This topic describes the benefits, architectures, and scenarios of PolarDB Archive Database.
Challenges and requirements for archiving historical data
In most cases, new data is read or updated more frequently than historical data. Historical data such as messages or orders generated one year ago is seldom accessed. A large volume of data that is not often accessed or never accessed is stored in your database system as your business develops. This can cause the following issues:
- Historical data and new data are stored in the same database system. This can result in insufficient disk space.
- A large volume of data shares the memory, cache space, and disk IOPS capabilities of the database system. This can deteriorate the database performance.
- The operation to back up a large volume of data requires a long period of time and can fail. Even if the operation is successful, the storage of the backup files is an issue that needs to be solved.
These issues can be resolved by archiving historical data. Historical data can be stored as files by using low-cost storage services, such as Object Storage Service (OSS) or Database Backup (DBS). In real business scenarios, historical data is not completely static. Historical data generated multiple months or years ago may be queried or updated in real time or occasionally. For example, historical data such as historical orders in Taobao or Tmall, historical messages in DingTalk, and historical Cainiao logistics orders can be queried within Alibaba Group.

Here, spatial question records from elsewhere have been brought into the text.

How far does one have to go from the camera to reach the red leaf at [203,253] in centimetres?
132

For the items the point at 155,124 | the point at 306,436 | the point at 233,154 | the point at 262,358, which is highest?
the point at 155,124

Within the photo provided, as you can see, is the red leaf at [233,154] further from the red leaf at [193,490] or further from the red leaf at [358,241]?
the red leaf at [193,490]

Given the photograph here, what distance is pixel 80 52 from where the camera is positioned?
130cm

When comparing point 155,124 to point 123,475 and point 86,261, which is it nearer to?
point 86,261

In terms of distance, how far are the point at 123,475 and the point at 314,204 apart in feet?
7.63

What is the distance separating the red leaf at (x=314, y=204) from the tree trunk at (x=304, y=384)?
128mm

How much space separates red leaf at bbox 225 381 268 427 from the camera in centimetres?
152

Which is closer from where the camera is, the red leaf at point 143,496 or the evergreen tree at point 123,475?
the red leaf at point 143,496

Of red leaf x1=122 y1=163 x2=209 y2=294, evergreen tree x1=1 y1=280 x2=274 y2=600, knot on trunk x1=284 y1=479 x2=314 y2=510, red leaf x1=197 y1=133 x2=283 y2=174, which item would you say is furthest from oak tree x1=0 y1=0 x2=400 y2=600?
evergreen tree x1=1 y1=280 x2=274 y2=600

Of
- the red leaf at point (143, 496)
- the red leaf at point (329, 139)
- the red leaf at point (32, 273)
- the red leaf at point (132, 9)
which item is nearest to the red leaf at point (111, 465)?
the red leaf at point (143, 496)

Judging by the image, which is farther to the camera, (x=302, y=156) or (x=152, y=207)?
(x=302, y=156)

To resolve the issues related to reads and updates of historical data, a separate database can be used as an archive database that stores only archived data. An archive database must meet the following requirements:
- It must provide a large storage capacity to save online data that is continuously generated. This way, you do not need to worry about the storage capacity.
- It must provide the same interfaces as your online databases. For example, the archive database must support MySQL protocols in the same manner as the online databases. This ensures that your applications can access the online databases and archive database, without the need to modify your code.
- It must be cost-efficient. For example, you can compress data to reduce the consumed disk space and use low-cost storage media to store large volumes of data.
- It must provide read and write capabilities that meet the requirements of low-frequency reads and writes.
MySQL fails to provide a solution that meets all of the previous requirements, though MySQL is the most widely used open source database system in the world. Engines such as TokuDB and MyRocks provide high compression ratios. However, the volume of data that can be stored by using one of these engines is limited by the disk capacity of each physical machine.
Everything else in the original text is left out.